My first job was at Crossroads Store, a convenience store/deli/gas station in North Garden. I worked after school a couple days a week, from about 5:30-closing, and came in at 5:30AM on Saturdays and Sundays. During the week, I ran the cash register. On the weekends, I waitressed and helped out in the deli. I loved waitressing. I could make $75 in tips in a morning. We had quite a few regulars, cute old men for the most part, who always tipped well. John Grishom was also a regular.
For the record, he’s a very good tipper.
I loved that job. I had fun with it. I met my first boyfriend working there. All the money I made – which wasn’t much – was mine to do whatever I wanted with. What I didn’t spend in gas, I used to buy clothes, CDs, and concert tickets. In hindsight, I was choosing experiences as a teenager.
Somewhere along the way, I became an adult and my paychecks went to less fun things, like rent and student loans. My former employer set up financial advising for all of us and the advisor I met with managed to scare me to death. “You spend what on barre classes?” “Do you see how much money you could save by saying no to those dinners with friends?” “There are a fair amount of concert ticket purchases over the last year. I’m sure you bought drinks at those concerts, probably dinner beforehand. That’s a lot of money you could save…”
You get the idea. He was throwing around a bunch of acronyms and telling me to live in a cardboard box under a bridge so I could save money for things like houses, weddings, and future children. And, for a while, I took his advice.
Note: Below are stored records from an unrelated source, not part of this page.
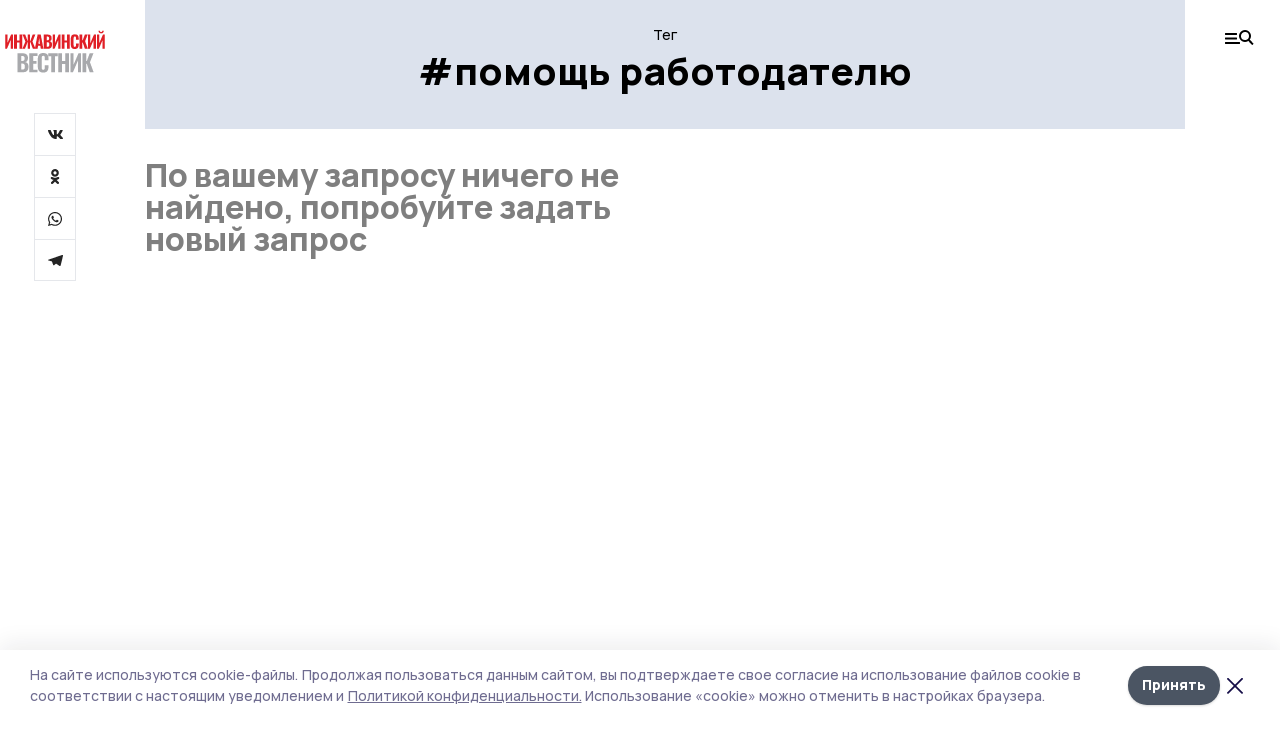

--- FILE ---
content_type: application/javascript; charset=UTF-8
request_url: https://gazetainzhavino.ru/_nuxt/1022bb4.js
body_size: 243
content:
(window.webpackJsonp=window.webpackJsonp||[]).push([[87],{643:function(e,t,n){"use strict";n.r(t);n(36);var r={computed:{isIndexPage:function(){return"index"===this.$route.name},isMatterPage:function(){return"matter"===this.$route.name}}},l=n(2),component=Object(l.a)(r,(function(){var e=this,t=e.$createElement,n=e._self._c||t;return n("div",[n("banner",{attrs:{slug:"240_400_all"}}),e.isIndexPage?[n("banner",{attrs:{slug:"240_400_index"}}),n("banner",{attrs:{slug:"240_200_index"}})]:e._e(),e.isMatterPage?[n("banner",{attrs:{slug:"240_400_matter"}}),n("banner",{attrs:{slug:"240_200_matter"}})]:e._e()],2)}),[],!1,null,null,null);t.default=component.exports;installComponents(component,{Banner:n(211).default})}}]);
I went to college with Dave Ramsey’s daughter. If you’re unfamiliar with Dave Ramsey, look him up. He has great financial advice, but I believe the financial advisor I sat down with took a page from one of his many books. Ramsey is extreme with his saving plans, essentially believing that you should spend nothing, pay off all your debt, build a giant nest egg, and live happily ever after. His daughter, when someone said it was so cool that her dad was Dave Ramsey, said “yeah, but I can’t spend any money. Ever.”
Here’s the thing.
When I tried living like my financial advisor suggested, I had a severe case of FOMO (“Fear of Missing Out” – I had to google what that acronym meant. Not up with the times, this girl). Skipping out on drinks after a Junior League meeting, not buying my afternoon cup of coffee, saying “no” when friends asked me to dinner… It was like living in a bunker with no contact with the outside world.
I realized choosing experiences over saving every last dime made me happy. There has been a lot of research as of late on this very topic. According to science, people who choose experiences are happier, and even healthier. If I bought a new car tomorrow, I wouldn’t spend the next 10 years telling everyone about the time I bought a car. It’s just a thing. No more, no less. But will I still remember my first trips to New York, London, and Paris and talk about them 10 years from now? You bet.
I don’t want things. I’m choosing experiences. I’m not being irresponsible with my money, by any means, but I would rather travel, see things, do things. I don’t need things. I’ll probably never buy a luxury car and will probably always live in a modest house. When I was in my early 20s, I had visions of massive weddings with elaborate receptions. Now that I’m older, I’ve realized a wedding is no more than a party. A simple ceremony with family and friends is all I want – and all I need.
Things don’t last. Experiences do. I think there’s a balance, between being financially responsible and choosing experiences. As long as my bills are paid on time, my credit card balances are low, and I’ve got an “emergency” savings, I’m choosing experiences.
That $2.76 I spend on an Americano at MudHouse every afternoon – $4.14 if I get a power ball, too – isn’t going to send me into financial ruin, no matter how much math the financial advisor tries to show me. If I would have followed his plan, I most certainly wouldn’t be going to New York, London, and Paris over the next few months as “travel is a frivolous thing that can wait until you’ve funded your children’s education.”
I’m not waiting to travel to Europe until any future children I have are in college.
But I will be able to tell them stories from my travels and, hopefully, inspire them to choose experiences of their own.